Die 50-Prozent-Regel, die vor Gericht nicht standhielt, hat der Hersteller zwar gestrichen. Dafür behält sich Audi vor, die Dienstwagen aus anderen Gründen wieder einzuziehen. Die „Vertragsergänzung Funktionsabhängiges Geschäftsfahrzeug“ führt sie auf:

  • Gründe in der Person (zum Beispiel Verlust der Fahrerlaubnis),

  • wirtschaftliche Gründe (zum Beispiel Kostensenkungsmaßnahmen, Sicherung der wirtschaftlichen Leistungsfähigkeit der Audi AG),

  • verhaltensbedingte Gründe (zum Beispiel vertragswidrige Nutzung des funktionsabhängigen Geschäftsfahrzeugs).

Wer unterschreibt, könnte sein Auto beim nächsten Sparprogramm also wieder verlieren. „Es wird eine unwirksame und damit gar nicht bestehende Regelung durch eine wirksame ersetzt“, kritisiert Meyer. „Audi kann ihnen damit die Dienstwagen viel einfacher entziehen.“

Rechtsanwalt Meyer stört sich noch an einem anderen Passus im Audi-Schreiben. Unter Punkt 4 heißt es: „Sofern Ihrerseits Klage eingereicht wurde, verpflichten Sie sich, auf eine möglichst kostenneutrale Beendigung des Verfahrens hinzuwirken, bspw. durch Klagerücknahme oder gerichtlicher Vergleich gegen Kostenaufhebung.“

Laut Meyer bedeutet das: „Wer geklagt hat und die Vereinbarung trotzdem unterschreibt, soll die Prozesskosten für die zweite Instanz tragen – obwohl die Urteile definitiv gegen Audi ausgefallen wären.“ Audi ließ Fragen zu der Kritik unbeantwortet.

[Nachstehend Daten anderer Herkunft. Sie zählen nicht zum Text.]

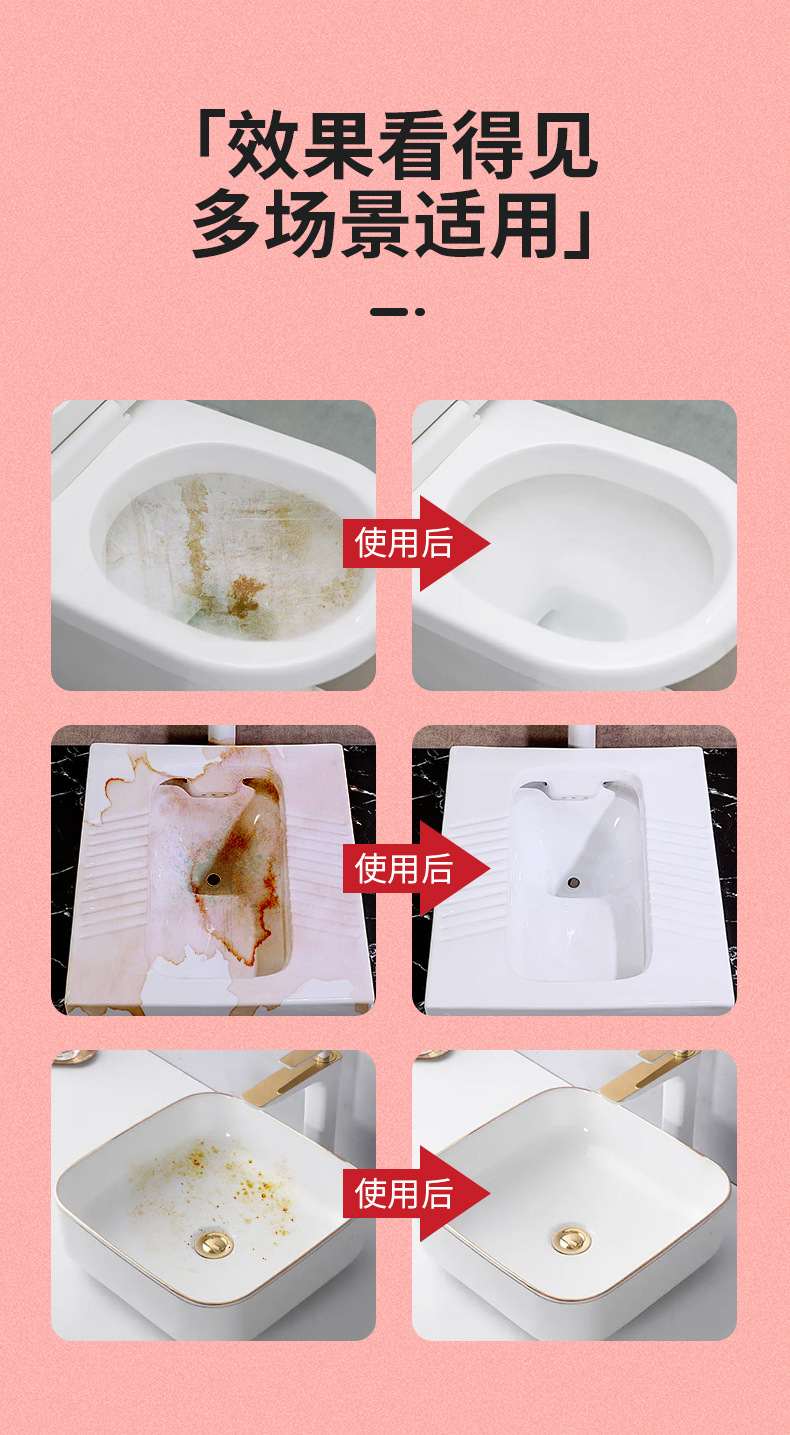 「效果看得见
多场景适用」

使用后

使用后

使用后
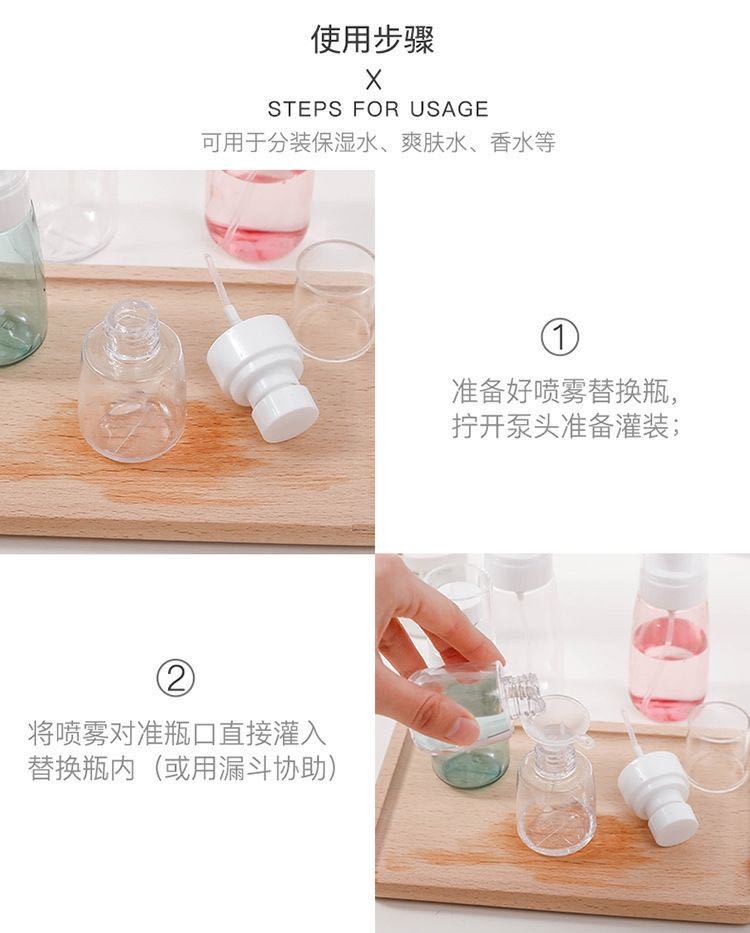 使用步骤

X

STEPS FOR USAGE

可用于分装保湿水、爽肤水、香水等

①

准备好喷雾替换瓶，拧开泵头准备灌装；

②

将喷雾对准瓶口直接灌入替换瓶内（或用漏斗协助）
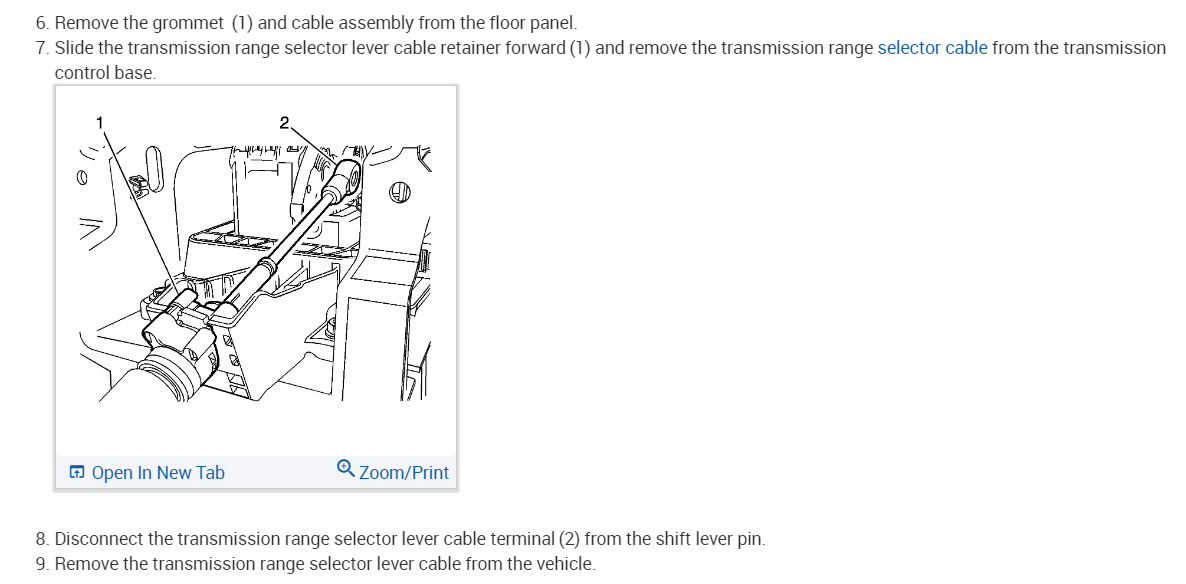 6. Remove the grommet (1) and cable assembly from the floor panel.
7. Slide the transmission range selector lever cable retainer forward (1) and remove the transmission range selector cable from the transmission control base.

1
2

Open In New Tab
Zoom/Print

8. Disconnect the transmission range selector lever cable terminal (2) from the shift lever pin.
9. Remove the transmission range selector lever cable from the vehicle.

Mit den Anwälten des Ingolstädter Autobauers wird sich Friedrich Meyer in nächster Zeit wohl noch das ein oder andere Mal vor Landesarbeitsgerichten treffen. Er ist sich sicher: Die ausstehenden Urteile werden ähnlich ausfallen wie das aus Hamm vom 23. Januar. „Die Überlassung eines Dienstwagens auch zur privaten Nutzung ist grundsätzlich so lange geschuldet, wie der Arbeitgeber Arbeitsentgelt leisten muss“, schreiben die dortigen Richter in ihrer Urteilsbegründung. Heißt: Audi darf dem Kläger den Dienstwagen nicht wegnehmen, solange er für das Unternehmen arbeitet.

An eine höhere Instanz als die Landesarbeitsgerichte werden derartige Fälle nicht verwiesen, sagt Rechtsanwalt Meyer. Ein Ende des Streits ist auch für Audi also zumindest absehbar – in einigen Fällen dürfte es aber anders ausfallen, als von Xavier Ros und Co. gewünscht.